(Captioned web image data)
----

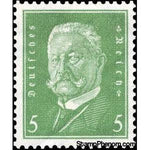 Germany 1928 Paul von Hindenburg (1847-1934), 2nd President, 5pf-Stamps-Germany-Mint-StampPhenom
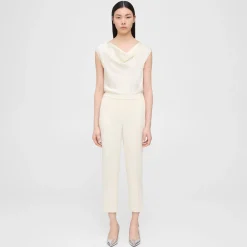 Theory Treeca Pull-On Pant In Oxford Crepe-Women Pants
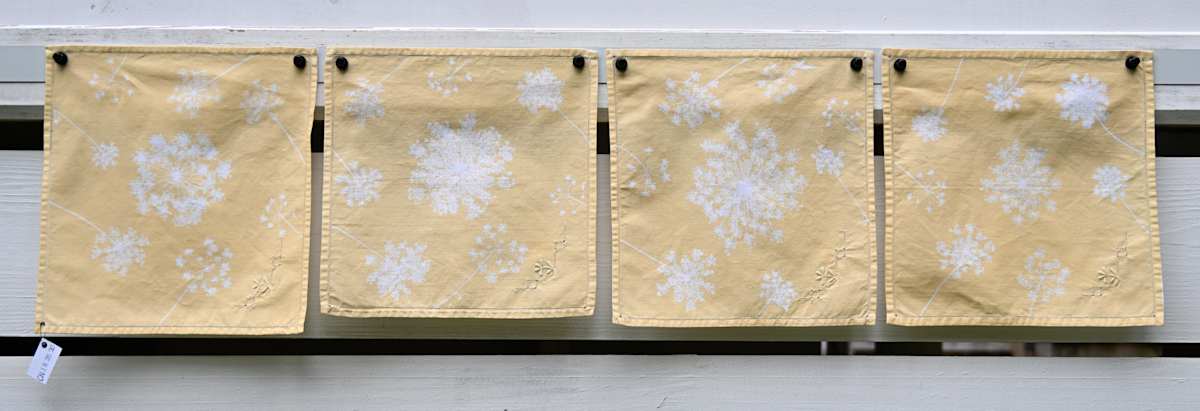 Queen Anne's Lace Napkins by Emily Hillhouse 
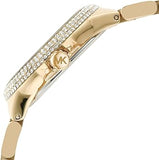 Buy Shop Michael Kors Camille Multifunction Green Dial Gold Steel Strap Watch For Women - MK6981 USA Online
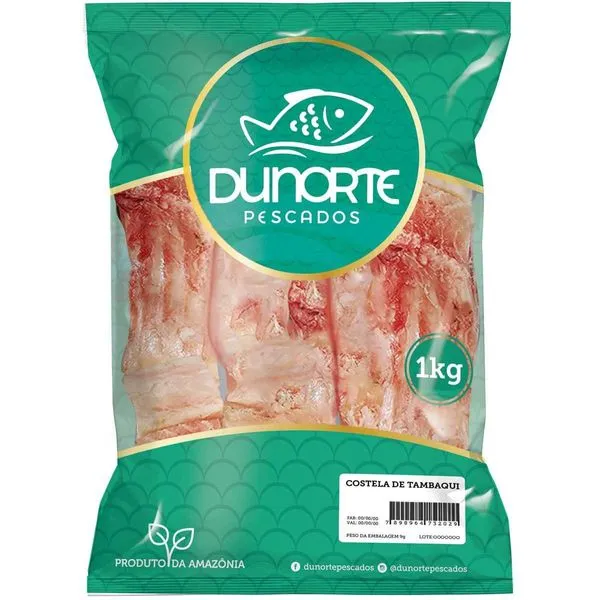 Costela De Peixe Tambaqui Com Lombo Dunorte Pescados 1kg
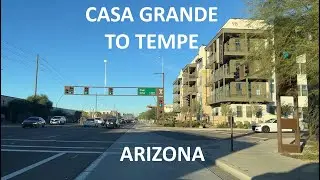 Driving from Casa Grande to Tempe!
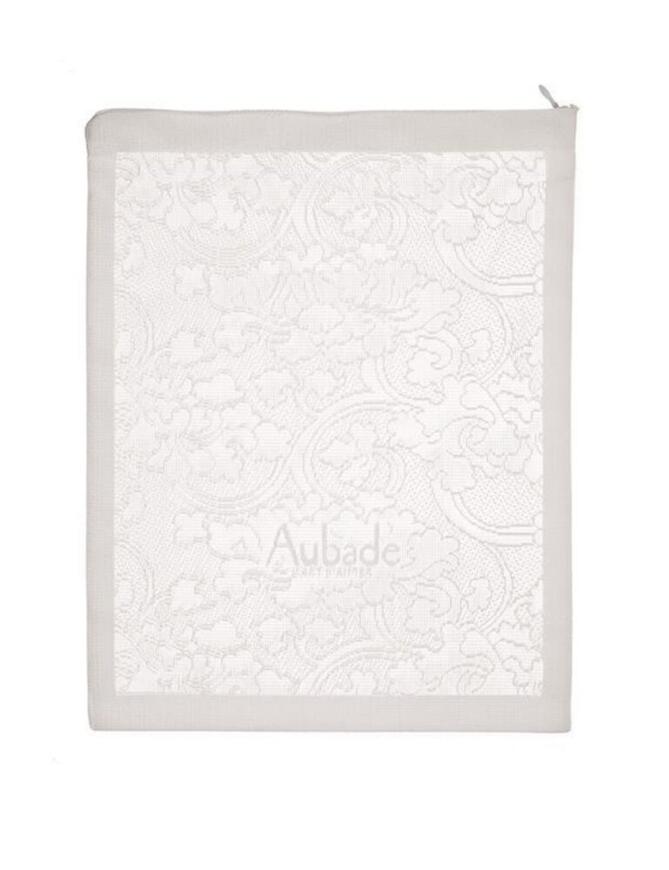 Aubade designs sophisticated accessories even for your laundry! This washing pouch is an essential Aubade accessory that protects your luxury lingerie in the washing machine. The feminine lace fabric and Aubade branded embroidery offer an elegant design whilst keeping your lingerie in perfect condition!  Pretty lace pouch Aubade branded embroidery Practical zip fastening Protects your lingerie in the washing machine Composition: 100% Polyester Listed in UK sizes  48642-88298-1169685 JD93 Washing Pouch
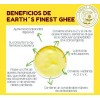 Ghee Mantequilla Clarificada Clarified Butter, 900g, Earths Finest, Keto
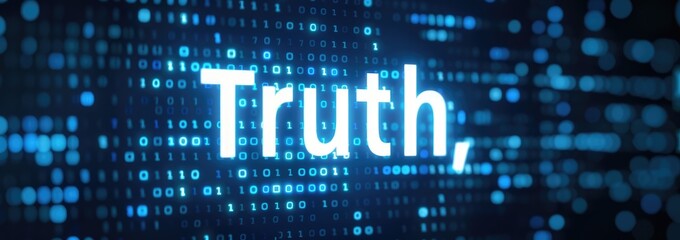 Obraz premium Unveiling Truth in Binary Code, Digital Investigation Concept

----

Leave out every picture and copy the rest of the records exactly.

 Germany 1928 Paul von Hindenburg (1847-1934), 2nd President, 5pf-Stamps-Germany-Mint-StampPhenom
 Theory Treeca Pull-On Pant In Oxford Crepe-Women Pants
 Queen Anne's Lace Napkins by Emily Hillhouse 
 Buy Shop Michael Kors Camille Multifunction Green Dial Gold Steel Strap Watch For Women - MK6981 USA Online
 Costela De Peixe Tambaqui Com Lombo Dunorte Pescados 1kg
 Driving from Casa Grande to Tempe!
 Aubade designs sophisticated accessories even for your laundry! This washing pouch is an essential Aubade accessory that protects your luxury lingerie in the washing machine. The feminine lace fabric and Aubade branded embroidery offer an elegant design whilst keeping your lingerie in perfect condition!  Pretty lace pouch Aubade branded embroidery Practical zip fastening Protects your lingerie in the washing machine Composition: 100% Polyester Listed in UK sizes  48642-88298-1169685 JD93 Washing Pouch
 Ghee Mantequilla Clarificada Clarified Butter, 900g, Earths Finest, Keto
 Obraz premium Unveiling Truth in Binary Code, Digital Investigation Concept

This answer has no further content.